TEXT FOR ANALYSIS:
::::::::::

Fuelling The ‘Cult Of Me’
A lot of people are feeling betrayed by their government right now.
They feel used.
In large part, these feelings are entirely justifiable. I think many of us resonate with these feelings that politicians aren’t doing nearly enough to fulfil their responsibilities in many areas of the world stage. After all, governments are supposedly elected in order to ‘sort things out’ and to ensure everything runs smoothly for the benefit of all.
That’s the idea, anyway.
And so, when we are faced with massive national or global crises, such as climate, health or economic catastrophes, people naturally look to their governments to resolve the problems.
And governments should be doing more to mitigate the terrible damage done to this magnificent planet and all her beautiful inhabitants of all species by human greed.
Governments should be a reliable source of life-saving information based on sound scientific data we can all trust and rely on, rather than basing their policies on influence and pressure from multinational pharmaceutical, or agro-industrial, corporations.
But it is also vital to remember that governments are made up of politicians — and politicians, like all of us, are human. They have human desires and human fears. They have the capacity to do great things, but also to give in to the less noble side of their human nature — the greed, the temptation, the self-serving power struggles.
It’s seductively simple to point a finger of accusation at politicians and corporations and to blame them for all the imminent or ongoing disasters we face as a global community.
We condemn their actions, while at the same time condemning them for inaction, but the stark truth is that it’s just as much ordinary people like you and me who are responsible for the state of the world in which we live.
We accuse politicians of burying their heads in the sand and attempting to carry on with ‘business as usual’, yet isn’t that what most of us are doing on a daily basis in our own lives?

::::::::::

DATA FOR REVIEW:
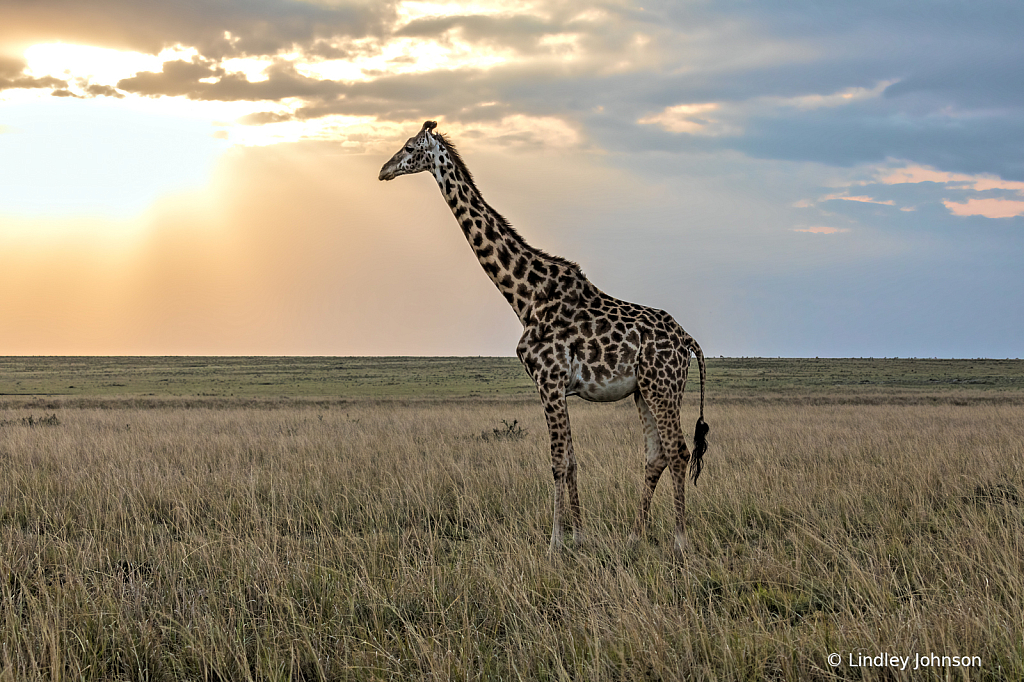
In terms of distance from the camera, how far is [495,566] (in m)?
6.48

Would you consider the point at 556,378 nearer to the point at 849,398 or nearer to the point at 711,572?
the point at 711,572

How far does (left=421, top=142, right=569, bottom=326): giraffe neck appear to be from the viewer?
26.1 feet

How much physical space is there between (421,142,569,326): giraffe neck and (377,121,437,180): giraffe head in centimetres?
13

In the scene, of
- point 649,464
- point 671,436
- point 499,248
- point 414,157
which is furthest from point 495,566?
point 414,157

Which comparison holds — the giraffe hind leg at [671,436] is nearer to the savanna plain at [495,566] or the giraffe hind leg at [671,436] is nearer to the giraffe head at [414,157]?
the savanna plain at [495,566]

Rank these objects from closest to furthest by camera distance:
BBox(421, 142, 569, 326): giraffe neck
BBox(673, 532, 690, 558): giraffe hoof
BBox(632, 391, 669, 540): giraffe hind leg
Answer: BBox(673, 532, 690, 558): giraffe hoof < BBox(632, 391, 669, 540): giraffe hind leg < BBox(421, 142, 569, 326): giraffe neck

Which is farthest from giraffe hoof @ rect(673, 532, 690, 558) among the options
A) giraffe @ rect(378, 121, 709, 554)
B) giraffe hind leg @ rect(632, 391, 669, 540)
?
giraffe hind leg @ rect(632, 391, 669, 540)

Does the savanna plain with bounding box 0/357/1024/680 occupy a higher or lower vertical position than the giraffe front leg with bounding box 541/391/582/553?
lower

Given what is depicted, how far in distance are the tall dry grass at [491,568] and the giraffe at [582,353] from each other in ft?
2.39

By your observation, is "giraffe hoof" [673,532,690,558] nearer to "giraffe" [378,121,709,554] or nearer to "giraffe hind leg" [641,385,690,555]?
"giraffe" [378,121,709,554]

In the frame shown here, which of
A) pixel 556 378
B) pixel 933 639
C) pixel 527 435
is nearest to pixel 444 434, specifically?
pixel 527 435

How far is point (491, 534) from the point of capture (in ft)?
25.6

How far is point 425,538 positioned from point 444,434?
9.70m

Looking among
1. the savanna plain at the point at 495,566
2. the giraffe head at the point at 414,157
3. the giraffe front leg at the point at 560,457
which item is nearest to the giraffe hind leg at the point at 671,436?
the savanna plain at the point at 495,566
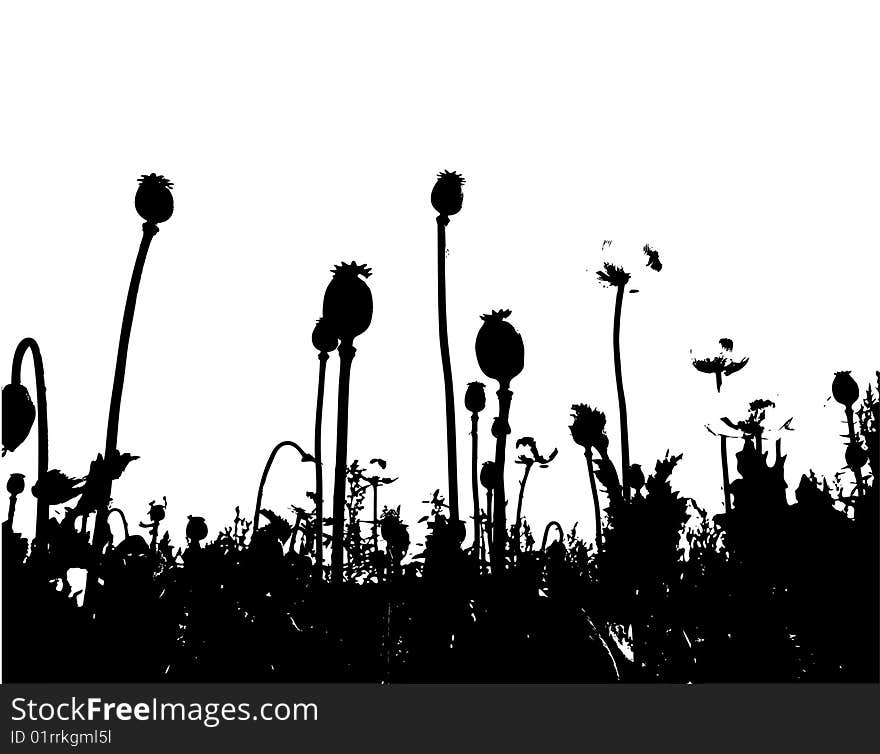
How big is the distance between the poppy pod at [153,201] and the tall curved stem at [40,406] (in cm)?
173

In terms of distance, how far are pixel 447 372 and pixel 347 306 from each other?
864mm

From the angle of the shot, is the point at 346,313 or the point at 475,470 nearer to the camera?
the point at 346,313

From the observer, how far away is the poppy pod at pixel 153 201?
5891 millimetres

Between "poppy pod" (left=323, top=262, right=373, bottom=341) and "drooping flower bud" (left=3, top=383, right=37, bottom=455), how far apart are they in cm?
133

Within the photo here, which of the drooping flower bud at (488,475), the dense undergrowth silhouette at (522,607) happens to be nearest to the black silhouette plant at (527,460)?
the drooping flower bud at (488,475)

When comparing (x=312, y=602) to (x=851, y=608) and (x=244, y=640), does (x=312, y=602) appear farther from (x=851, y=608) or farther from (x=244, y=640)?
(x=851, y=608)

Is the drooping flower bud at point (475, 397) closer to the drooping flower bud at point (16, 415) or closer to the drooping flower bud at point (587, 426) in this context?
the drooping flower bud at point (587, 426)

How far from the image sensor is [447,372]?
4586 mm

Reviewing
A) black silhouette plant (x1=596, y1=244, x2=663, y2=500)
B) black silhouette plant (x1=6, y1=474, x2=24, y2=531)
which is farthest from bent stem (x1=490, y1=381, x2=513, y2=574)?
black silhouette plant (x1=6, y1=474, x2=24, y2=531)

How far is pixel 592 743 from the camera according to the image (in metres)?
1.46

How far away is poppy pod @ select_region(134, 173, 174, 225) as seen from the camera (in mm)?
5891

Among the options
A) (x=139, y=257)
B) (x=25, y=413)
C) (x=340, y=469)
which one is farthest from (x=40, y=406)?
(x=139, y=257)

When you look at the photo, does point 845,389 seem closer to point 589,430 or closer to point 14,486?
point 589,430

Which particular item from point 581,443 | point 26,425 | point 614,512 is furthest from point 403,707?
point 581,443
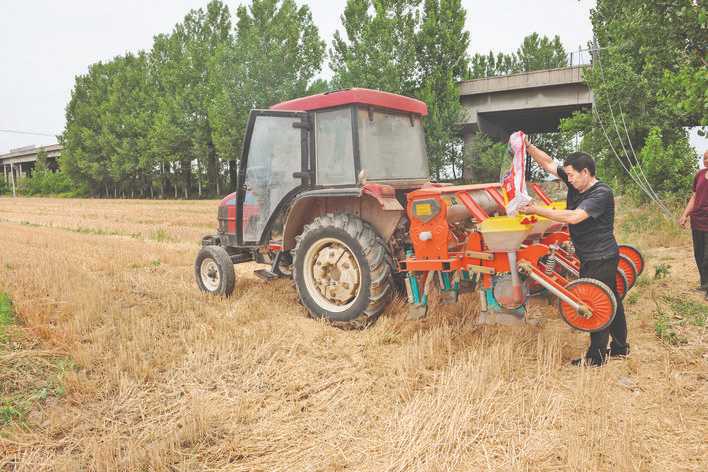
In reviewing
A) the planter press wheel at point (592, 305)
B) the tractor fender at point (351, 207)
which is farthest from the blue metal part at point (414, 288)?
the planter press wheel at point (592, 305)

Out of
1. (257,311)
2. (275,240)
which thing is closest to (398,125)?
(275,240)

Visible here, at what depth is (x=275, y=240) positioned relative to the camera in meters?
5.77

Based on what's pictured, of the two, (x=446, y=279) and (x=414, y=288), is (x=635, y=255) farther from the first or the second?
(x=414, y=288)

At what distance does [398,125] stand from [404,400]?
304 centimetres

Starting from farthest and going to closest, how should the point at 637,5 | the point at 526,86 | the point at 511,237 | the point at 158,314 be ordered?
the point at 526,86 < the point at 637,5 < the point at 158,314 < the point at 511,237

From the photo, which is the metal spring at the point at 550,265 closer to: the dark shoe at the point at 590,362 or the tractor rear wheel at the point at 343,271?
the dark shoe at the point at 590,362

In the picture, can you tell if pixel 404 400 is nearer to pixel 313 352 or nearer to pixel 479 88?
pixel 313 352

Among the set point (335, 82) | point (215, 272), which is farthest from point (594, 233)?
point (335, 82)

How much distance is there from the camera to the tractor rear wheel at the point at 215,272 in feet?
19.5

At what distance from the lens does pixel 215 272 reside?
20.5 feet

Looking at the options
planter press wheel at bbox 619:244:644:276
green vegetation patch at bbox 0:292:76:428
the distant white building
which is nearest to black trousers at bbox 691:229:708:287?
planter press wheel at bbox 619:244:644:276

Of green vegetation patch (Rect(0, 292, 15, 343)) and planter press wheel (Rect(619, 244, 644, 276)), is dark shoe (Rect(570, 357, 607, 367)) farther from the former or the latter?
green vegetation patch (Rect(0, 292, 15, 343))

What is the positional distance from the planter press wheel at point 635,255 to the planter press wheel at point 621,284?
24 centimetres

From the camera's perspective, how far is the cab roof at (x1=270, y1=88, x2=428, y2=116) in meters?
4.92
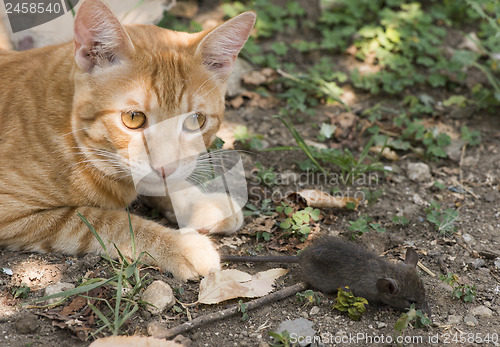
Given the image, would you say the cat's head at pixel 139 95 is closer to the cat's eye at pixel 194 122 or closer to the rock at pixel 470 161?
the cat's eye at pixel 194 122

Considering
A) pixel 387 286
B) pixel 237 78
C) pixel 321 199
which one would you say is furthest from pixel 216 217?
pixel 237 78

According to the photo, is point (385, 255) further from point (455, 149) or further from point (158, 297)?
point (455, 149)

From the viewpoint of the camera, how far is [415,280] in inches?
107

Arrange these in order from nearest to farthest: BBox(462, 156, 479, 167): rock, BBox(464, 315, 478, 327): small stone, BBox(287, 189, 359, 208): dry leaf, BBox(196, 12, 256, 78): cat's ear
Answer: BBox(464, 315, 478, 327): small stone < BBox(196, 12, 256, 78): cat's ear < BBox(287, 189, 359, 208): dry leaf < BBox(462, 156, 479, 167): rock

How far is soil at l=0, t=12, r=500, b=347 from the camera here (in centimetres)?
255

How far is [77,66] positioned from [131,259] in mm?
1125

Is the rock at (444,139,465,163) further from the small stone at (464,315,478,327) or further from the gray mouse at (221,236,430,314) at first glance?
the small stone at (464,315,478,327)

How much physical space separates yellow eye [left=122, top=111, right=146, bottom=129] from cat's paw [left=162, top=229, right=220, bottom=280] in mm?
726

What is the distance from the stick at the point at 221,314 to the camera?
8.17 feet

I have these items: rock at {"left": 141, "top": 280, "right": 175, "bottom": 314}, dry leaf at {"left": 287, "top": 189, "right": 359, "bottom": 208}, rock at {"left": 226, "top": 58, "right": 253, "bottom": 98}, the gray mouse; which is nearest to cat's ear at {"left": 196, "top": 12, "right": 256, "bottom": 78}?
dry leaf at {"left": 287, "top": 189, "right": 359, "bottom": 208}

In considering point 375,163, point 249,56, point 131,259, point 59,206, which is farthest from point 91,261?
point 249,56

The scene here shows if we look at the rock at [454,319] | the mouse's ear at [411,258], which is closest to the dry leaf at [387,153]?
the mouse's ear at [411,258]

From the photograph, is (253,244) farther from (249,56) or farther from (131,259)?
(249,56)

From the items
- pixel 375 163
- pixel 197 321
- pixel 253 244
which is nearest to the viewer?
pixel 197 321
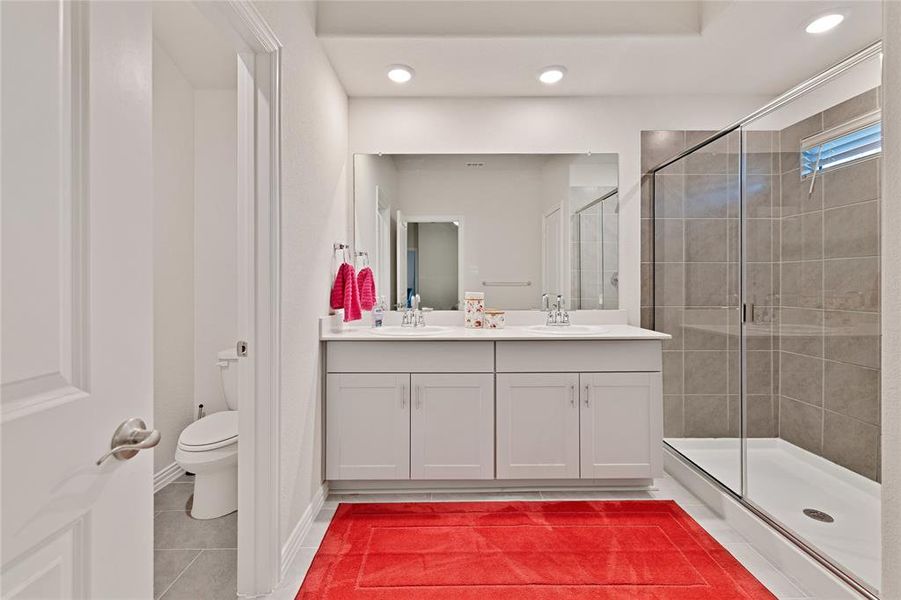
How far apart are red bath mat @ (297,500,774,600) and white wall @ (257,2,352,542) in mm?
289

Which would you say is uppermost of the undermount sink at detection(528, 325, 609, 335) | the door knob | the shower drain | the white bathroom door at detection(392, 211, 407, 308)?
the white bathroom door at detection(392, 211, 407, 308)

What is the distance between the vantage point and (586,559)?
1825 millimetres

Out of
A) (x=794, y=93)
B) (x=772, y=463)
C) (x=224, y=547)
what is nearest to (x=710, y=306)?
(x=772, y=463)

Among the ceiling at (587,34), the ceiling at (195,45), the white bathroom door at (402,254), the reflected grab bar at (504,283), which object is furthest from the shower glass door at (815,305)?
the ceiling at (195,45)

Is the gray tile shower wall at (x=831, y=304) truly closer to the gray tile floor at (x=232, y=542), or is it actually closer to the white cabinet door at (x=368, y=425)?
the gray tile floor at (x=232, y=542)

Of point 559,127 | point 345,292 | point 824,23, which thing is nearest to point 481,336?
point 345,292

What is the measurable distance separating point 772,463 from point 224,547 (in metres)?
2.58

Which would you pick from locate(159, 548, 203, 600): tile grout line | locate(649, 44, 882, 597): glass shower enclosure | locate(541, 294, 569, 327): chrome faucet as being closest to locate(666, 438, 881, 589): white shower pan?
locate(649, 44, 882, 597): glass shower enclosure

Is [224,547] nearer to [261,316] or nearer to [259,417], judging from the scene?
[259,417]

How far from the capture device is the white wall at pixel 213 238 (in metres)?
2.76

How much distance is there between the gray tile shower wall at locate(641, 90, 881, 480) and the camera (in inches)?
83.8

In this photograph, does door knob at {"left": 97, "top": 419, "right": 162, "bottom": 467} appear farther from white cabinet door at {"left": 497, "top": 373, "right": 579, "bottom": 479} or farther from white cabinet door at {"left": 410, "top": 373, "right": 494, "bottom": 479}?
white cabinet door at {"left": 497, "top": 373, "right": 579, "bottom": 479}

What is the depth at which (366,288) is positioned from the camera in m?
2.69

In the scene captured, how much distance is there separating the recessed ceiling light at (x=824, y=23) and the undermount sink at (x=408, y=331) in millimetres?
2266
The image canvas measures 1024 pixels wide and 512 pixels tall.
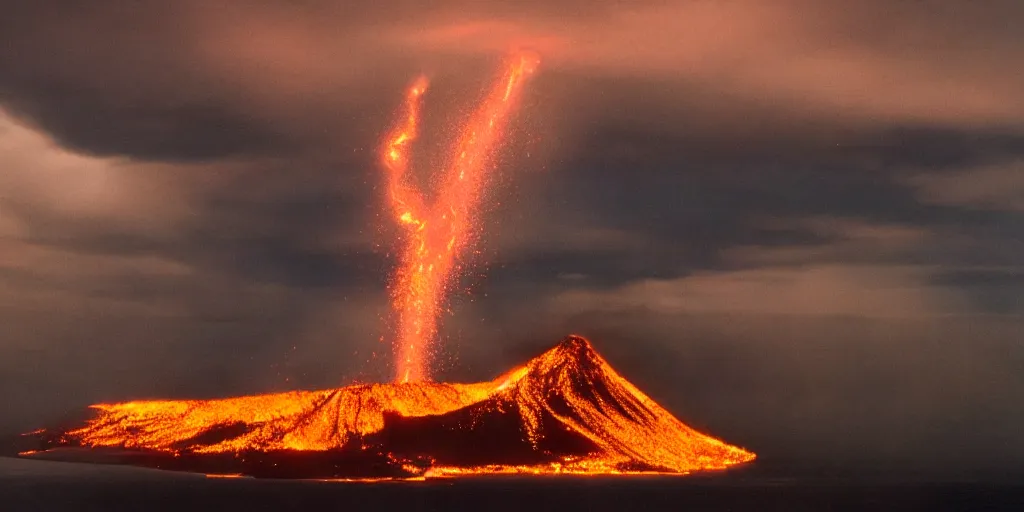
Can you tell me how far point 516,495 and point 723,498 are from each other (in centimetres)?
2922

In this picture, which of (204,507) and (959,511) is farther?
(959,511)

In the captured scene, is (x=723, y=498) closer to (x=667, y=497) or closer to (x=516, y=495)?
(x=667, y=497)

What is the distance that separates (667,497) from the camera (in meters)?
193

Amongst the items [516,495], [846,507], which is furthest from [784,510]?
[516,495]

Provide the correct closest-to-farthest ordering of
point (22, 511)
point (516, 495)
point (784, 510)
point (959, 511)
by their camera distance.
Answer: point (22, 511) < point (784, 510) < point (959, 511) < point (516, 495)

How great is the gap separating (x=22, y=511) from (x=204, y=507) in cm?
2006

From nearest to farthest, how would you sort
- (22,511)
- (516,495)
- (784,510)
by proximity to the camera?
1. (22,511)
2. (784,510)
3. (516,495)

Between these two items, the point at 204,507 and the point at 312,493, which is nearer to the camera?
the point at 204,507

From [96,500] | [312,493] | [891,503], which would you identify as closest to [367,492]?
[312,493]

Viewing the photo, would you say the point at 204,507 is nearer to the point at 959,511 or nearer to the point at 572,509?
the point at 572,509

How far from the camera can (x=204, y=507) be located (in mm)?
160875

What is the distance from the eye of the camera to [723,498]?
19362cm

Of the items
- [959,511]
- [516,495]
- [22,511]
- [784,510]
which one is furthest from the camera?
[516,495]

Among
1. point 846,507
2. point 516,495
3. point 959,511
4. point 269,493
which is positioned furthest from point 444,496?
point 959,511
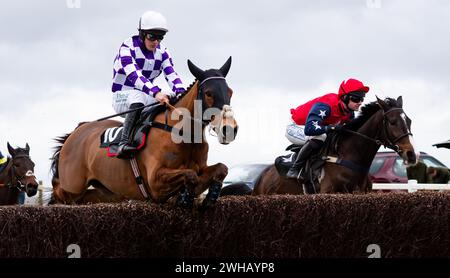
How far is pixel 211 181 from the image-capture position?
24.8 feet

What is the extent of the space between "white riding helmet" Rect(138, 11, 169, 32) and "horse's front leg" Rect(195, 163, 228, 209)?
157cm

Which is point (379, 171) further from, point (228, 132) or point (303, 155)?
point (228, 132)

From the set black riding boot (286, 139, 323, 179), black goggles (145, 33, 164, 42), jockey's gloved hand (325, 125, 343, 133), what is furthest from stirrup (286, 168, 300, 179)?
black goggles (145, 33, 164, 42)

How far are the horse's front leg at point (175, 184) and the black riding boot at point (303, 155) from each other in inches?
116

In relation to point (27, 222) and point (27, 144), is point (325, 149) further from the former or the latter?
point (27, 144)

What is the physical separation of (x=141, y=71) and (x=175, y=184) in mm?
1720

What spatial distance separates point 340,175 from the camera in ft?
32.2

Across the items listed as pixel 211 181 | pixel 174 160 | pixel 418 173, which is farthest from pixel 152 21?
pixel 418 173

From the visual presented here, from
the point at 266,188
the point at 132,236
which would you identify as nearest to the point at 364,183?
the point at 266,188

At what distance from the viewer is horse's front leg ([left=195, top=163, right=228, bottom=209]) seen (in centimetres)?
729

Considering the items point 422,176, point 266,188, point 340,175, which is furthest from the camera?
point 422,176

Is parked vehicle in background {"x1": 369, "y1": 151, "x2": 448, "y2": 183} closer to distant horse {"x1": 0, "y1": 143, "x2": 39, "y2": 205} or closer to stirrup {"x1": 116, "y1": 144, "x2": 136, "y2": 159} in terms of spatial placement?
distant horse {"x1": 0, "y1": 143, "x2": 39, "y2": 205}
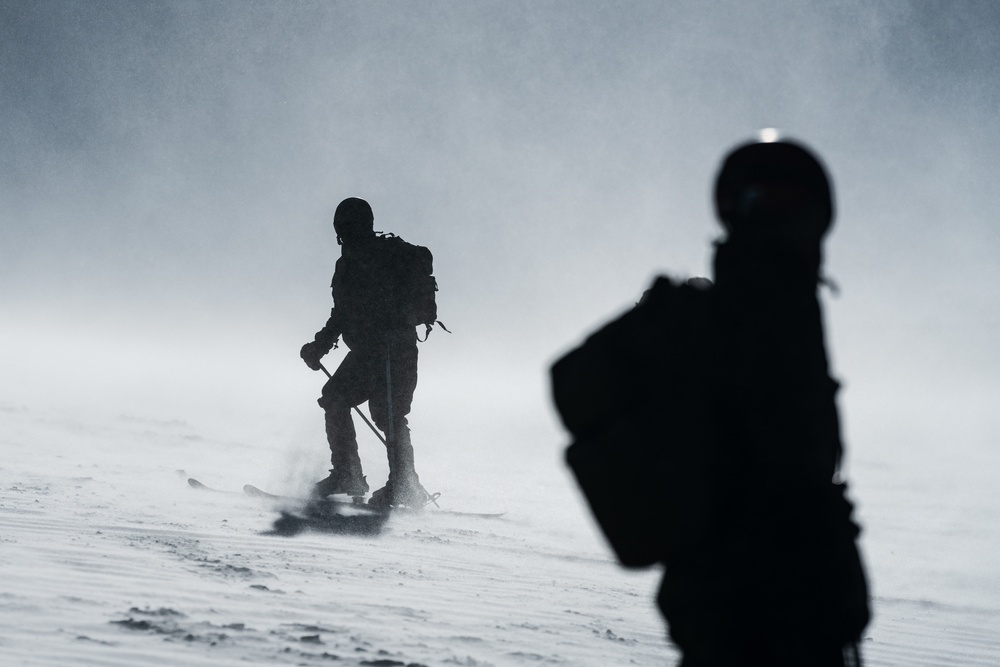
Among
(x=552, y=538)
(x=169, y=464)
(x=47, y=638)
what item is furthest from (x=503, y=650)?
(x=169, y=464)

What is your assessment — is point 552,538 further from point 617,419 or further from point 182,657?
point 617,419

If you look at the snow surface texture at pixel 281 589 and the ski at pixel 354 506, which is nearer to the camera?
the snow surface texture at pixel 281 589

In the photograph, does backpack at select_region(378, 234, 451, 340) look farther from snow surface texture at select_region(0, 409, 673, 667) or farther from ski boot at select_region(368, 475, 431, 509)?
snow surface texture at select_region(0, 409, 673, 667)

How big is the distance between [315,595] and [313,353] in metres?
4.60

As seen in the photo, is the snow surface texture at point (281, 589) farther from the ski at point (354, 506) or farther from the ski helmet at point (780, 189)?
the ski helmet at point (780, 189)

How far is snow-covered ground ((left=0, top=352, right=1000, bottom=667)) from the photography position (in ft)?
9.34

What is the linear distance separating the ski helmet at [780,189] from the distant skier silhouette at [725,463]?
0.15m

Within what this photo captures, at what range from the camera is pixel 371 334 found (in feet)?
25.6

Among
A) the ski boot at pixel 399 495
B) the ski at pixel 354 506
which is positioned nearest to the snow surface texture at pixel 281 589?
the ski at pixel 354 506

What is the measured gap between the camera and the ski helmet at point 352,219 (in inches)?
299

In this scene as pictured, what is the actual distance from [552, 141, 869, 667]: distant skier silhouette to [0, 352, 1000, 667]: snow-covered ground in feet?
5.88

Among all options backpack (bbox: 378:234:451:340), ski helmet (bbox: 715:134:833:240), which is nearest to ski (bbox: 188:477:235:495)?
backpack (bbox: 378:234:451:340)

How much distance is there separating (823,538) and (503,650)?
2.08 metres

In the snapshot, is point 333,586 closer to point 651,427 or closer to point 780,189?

::::::::::

WHAT IS EXPECTED: Please answer from the text on blaming governments: what are governments supposedly elected to do? This material comes from a separate source.

TASK RESPONSE: To "sort things out" and ensure everything runs smoothly for the benefit of all.